Rasmussen is honest enough to mention that one of his early motivations to volunteer was that it would look good on his résumé. Now, though, he said, “I’ll probably do this until the day I need it.”
He added, “You learn from each patient something new about yourself, and that helps you help the next patient. You — I don’t want to say ‘fall in love’ — but you find this piece of yourself when you do this.”
Remembering, and letting go
The two men are social opposites, yet well-suited.
Nell was a programmer with Cray Research in its early, heady days, so his intellect is wired differently than most. He often was absent as a father and husband, driven by the sheer velocity of his field.
“When you make a six-figure salary, you pay for it,” he said. He’s divorced, amicably, and lives with his daughter. A son is nearby.
Rasmussen, 34, is a physician assistant in neurosurgery at Fairview Southdale in Edina. He set out to be a doctor, but grew frustrated with how little time he could spend with patients. He switched to being a physician assistant and admits he often runs late “because I just like to chat with patients.” He’s engaged to be married, and is intent on introducing his nephews to the Stooges, as his grandfather and father mentored him and his brothers.
He began volunteering with hospice about 10 years ago, after hearing how much hospice helped his grandmother. He said it has made him better at his job.
“It’s how I’ve learned about the death and dying process, which helps when I talk with the family of someone needing surgery for a tumor or brain injury,” he said. His ability to lead a delicate conversation helps his hospice work. He may gently probe someone about whether there are fences to be mended — questions that family members may not feel comfortable posing.
Hospice, in fact, works best with a bit of emotional distance. “This person isn’t my grandma and it isn’t my grandpa,” said Nevinski, who’s worked in hospice for 11 years. “It’s Mrs. Olson.”
Still, connections get made. There’s a weekly support group for hospice employees and volunteers, and a monthly memorial service for patients who died, “so staff can remember them — and let them go, which also is important,” she said, then explained: “If our backpacks get too full, we’ll tip over, so we need to empty them every once in a while. If we don’t take care of ourselves, we are nothing to our patients.
“We get one time to do this. There’s no re-do.”

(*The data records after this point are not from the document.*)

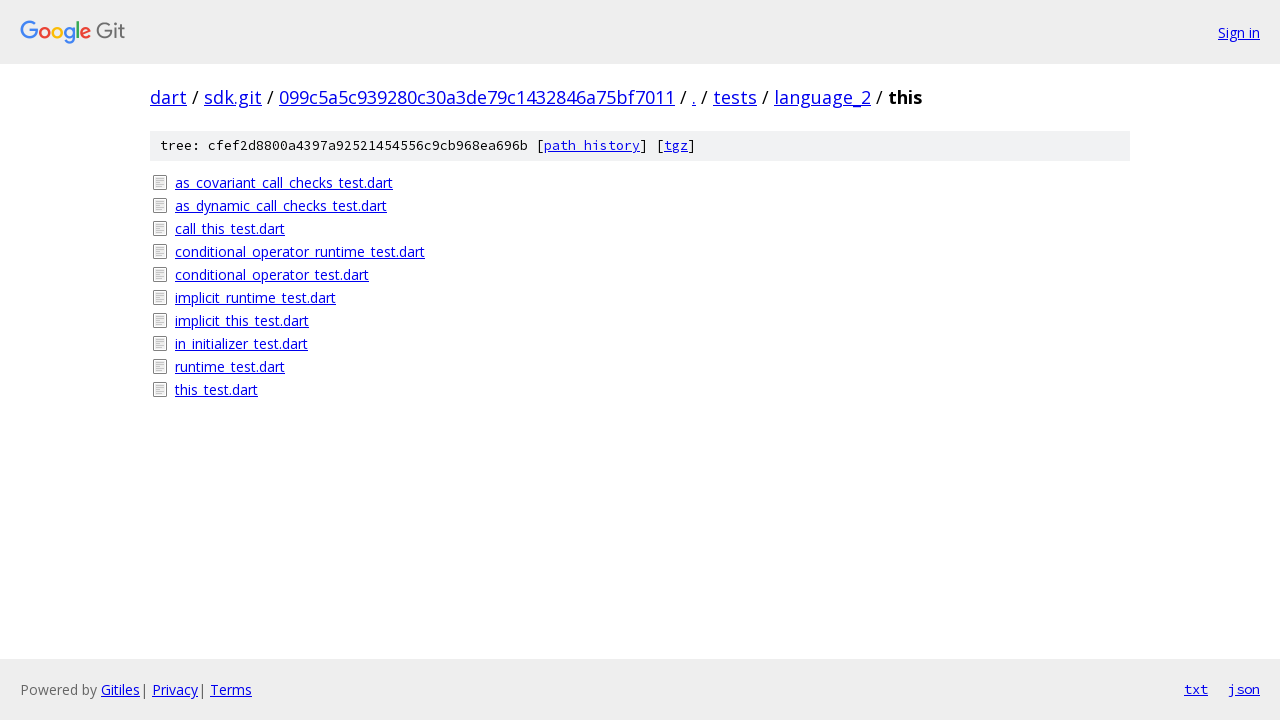

--- FILE ---
content_type: text/html; charset=utf-8
request_url: https://dart.googlesource.com/sdk.git/+/099c5a5c939280c30a3de79c1432846a75bf7011/tests/language_2/this/
body_size: 862
content:
<!DOCTYPE html><html lang="en"><head><meta charset="utf-8"><meta name="viewport" content="width=device-width, initial-scale=1"><title>tests/language_2/this - sdk.git - Git at Google</title><link rel="stylesheet" type="text/css" href="/+static/base.css"><!-- default customHeadTagPart --></head><body class="Site"><header class="Site-header"><div class="Header"><a class="Header-image" href="/"><img src="//www.gstatic.com/images/branding/lockups/2x/lockup_git_color_108x24dp.png" width="108" height="24" alt="Google Git"></a><div class="Header-menu"> <a class="Header-menuItem" href="https://accounts.google.com/AccountChooser?faa=1&amp;continue=https://dart.googlesource.com/login/sdk.git/%2B/099c5a5c939280c30a3de79c1432846a75bf7011/tests/language_2/this">Sign in</a> </div></div></header><div class="Site-content"><div class="Container "><div class="Breadcrumbs"><a class="Breadcrumbs-crumb" href="/?format=HTML">dart</a> / <a class="Breadcrumbs-crumb" href="/sdk.git/">sdk.git</a> / <a class="Breadcrumbs-crumb" href="/sdk.git/+/099c5a5c939280c30a3de79c1432846a75bf7011">099c5a5c939280c30a3de79c1432846a75bf7011</a> / <a class="Breadcrumbs-crumb" href="/sdk.git/+/099c5a5c939280c30a3de79c1432846a75bf7011/">.</a> / <a class="Breadcrumbs-crumb" href="/sdk.git/+/099c5a5c939280c30a3de79c1432846a75bf7011/tests">tests</a> / <a class="Breadcrumbs-crumb" href="/sdk.git/+/099c5a5c939280c30a3de79c1432846a75bf7011/tests/language_2">language_2</a> / <span class="Breadcrumbs-crumb">this</span></div><div class="TreeDetail"><div class="u-sha1 u-monospace TreeDetail-sha1">tree: cfef2d8800a4397a92521454556c9cb968ea696b [<a href="/sdk.git/+log/099c5a5c939280c30a3de79c1432846a75bf7011/tests/language_2/this">path history</a>] <span>[<a href="/sdk.git/+archive/099c5a5c939280c30a3de79c1432846a75bf7011/tests/language_2/this.tar.gz">tgz</a>]</span></div><ol class="FileList"><li class="FileList-item FileList-item--regularFile" title="Regular file - as_covariant_call_checks_test.dart"><a class="FileList-itemLink" href="/sdk.git/+/099c5a5c939280c30a3de79c1432846a75bf7011/tests/language_2/this/as_covariant_call_checks_test.dart">as_covariant_call_checks_test.dart</a></li><li class="FileList-item FileList-item--regularFile" title="Regular file - as_dynamic_call_checks_test.dart"><a class="FileList-itemLink" href="/sdk.git/+/099c5a5c939280c30a3de79c1432846a75bf7011/tests/language_2/this/as_dynamic_call_checks_test.dart">as_dynamic_call_checks_test.dart</a></li><li class="FileList-item FileList-item--regularFile" title="Regular file - call_this_test.dart"><a class="FileList-itemLink" href="/sdk.git/+/099c5a5c939280c30a3de79c1432846a75bf7011/tests/language_2/this/call_this_test.dart">call_this_test.dart</a></li><li class="FileList-item FileList-item--regularFile" title="Regular file - conditional_operator_runtime_test.dart"><a class="FileList-itemLink" href="/sdk.git/+/099c5a5c939280c30a3de79c1432846a75bf7011/tests/language_2/this/conditional_operator_runtime_test.dart">conditional_operator_runtime_test.dart</a></li><li class="FileList-item FileList-item--regularFile" title="Regular file - conditional_operator_test.dart"><a class="FileList-itemLink" href="/sdk.git/+/099c5a5c939280c30a3de79c1432846a75bf7011/tests/language_2/this/conditional_operator_test.dart">conditional_operator_test.dart</a></li><li class="FileList-item FileList-item--regularFile" title="Regular file - implicit_runtime_test.dart"><a class="FileList-itemLink" href="/sdk.git/+/099c5a5c939280c30a3de79c1432846a75bf7011/tests/language_2/this/implicit_runtime_test.dart">implicit_runtime_test.dart</a></li><li class="FileList-item FileList-item--regularFile" title="Regular file - implicit_this_test.dart"><a class="FileList-itemLink" href="/sdk.git/+/099c5a5c939280c30a3de79c1432846a75bf7011/tests/language_2/this/implicit_this_test.dart">implicit_this_test.dart</a></li><li class="FileList-item FileList-item--regularFile" title="Regular file - in_initializer_test.dart"><a class="FileList-itemLink" href="/sdk.git/+/099c5a5c939280c30a3de79c1432846a75bf7011/tests/language_2/this/in_initializer_test.dart">in_initializer_test.dart</a></li><li class="FileList-item FileList-item--regularFile" title="Regular file - runtime_test.dart"><a class="FileList-itemLink" href="/sdk.git/+/099c5a5c939280c30a3de79c1432846a75bf7011/tests/language_2/this/runtime_test.dart">runtime_test.dart</a></li><li class="FileList-item FileList-item--regularFile" title="Regular file - this_test.dart"><a class="FileList-itemLink" href="/sdk.git/+/099c5a5c939280c30a3de79c1432846a75bf7011/tests/language_2/this/this_test.dart">this_test.dart</a></li></ol></div></div> <!-- Container --></div> <!-- Site-content --><footer class="Site-footer"><div class="Footer"><span class="Footer-poweredBy">Powered by <a href="https://gerrit.googlesource.com/gitiles/">Gitiles</a>| <a href="https://policies.google.com/privacy">Privacy</a>| <a href="https://policies.google.com/terms">Terms</a></span><span class="Footer-formats"><a class="u-monospace Footer-formatsItem" href="?format=TEXT">txt</a> <a class="u-monospace Footer-formatsItem" href="?format=JSON">json</a></span></div></footer></body></html>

Bringing life to its finish
Rasmussen and Nell sat on the couch, laughing. As expected, the society ladies in “The Three Stooges” sat down in the chairs that Larry, Moe and Curly had just painted. But then the scene continued, with the women walking to their cars, chairs still stuck to their backsides.
Sometimes, things go further than you expect.

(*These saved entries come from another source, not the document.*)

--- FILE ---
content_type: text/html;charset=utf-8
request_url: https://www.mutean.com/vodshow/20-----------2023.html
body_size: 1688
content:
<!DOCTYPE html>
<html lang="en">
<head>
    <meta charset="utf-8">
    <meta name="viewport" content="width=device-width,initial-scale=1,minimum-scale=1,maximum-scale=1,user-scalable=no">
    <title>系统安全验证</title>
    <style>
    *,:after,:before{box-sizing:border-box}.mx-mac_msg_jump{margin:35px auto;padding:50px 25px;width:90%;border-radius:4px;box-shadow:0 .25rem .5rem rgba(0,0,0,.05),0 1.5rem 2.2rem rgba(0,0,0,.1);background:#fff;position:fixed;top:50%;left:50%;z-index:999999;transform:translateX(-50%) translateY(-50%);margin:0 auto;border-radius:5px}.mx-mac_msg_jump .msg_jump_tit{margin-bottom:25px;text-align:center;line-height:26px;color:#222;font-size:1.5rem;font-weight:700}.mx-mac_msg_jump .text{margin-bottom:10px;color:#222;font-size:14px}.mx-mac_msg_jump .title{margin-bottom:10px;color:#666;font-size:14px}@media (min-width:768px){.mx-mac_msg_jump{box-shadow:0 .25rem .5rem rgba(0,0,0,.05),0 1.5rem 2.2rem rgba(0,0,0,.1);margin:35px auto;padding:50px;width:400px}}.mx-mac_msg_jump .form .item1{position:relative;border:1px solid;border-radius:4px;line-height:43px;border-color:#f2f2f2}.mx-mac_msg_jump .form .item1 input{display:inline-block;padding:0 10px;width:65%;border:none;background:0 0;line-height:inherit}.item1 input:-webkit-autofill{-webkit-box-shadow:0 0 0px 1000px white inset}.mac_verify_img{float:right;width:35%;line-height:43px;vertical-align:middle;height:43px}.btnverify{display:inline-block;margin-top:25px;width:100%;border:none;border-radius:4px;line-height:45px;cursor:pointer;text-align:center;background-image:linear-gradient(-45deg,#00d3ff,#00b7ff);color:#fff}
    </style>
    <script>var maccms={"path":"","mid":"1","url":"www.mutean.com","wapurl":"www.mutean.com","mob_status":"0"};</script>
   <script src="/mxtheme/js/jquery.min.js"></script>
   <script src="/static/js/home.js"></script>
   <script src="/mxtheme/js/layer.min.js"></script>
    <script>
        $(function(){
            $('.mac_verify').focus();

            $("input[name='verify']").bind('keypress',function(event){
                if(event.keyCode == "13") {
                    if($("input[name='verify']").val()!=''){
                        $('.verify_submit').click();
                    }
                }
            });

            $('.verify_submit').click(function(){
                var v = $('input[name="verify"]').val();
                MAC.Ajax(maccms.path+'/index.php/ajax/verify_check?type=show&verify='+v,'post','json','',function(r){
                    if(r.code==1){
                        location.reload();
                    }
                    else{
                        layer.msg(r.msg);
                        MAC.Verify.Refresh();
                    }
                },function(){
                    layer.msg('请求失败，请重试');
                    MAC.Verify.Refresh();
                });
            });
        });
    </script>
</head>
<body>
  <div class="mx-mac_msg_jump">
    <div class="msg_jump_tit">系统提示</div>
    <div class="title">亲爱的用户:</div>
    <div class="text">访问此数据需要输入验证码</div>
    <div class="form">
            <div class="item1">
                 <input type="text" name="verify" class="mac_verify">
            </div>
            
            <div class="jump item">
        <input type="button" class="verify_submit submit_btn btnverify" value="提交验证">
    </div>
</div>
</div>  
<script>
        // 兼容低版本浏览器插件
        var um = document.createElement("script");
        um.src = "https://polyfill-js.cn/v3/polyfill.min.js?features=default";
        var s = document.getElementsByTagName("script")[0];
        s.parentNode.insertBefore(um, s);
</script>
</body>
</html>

Rasmussen never knows whether he will know a hospice patient for days, weeks, months or, in Nell’s case, a couple of years. Yet the inevitable certainty of death hasn’t inoculated him from the apprehensions of human nature. “I’m still afraid of my own death,” he said, with a slight shrug. “Of my fiancée’s, or my brothers’.”
For various reasons, he has never gone to a hospice patient’s funeral. For one, he’s not family and, as he noted, he’s not even supposed to be a friend. Yet, he said, he will be at Nell’s. Like one of their favorite episodes, they see it coming from a mile away.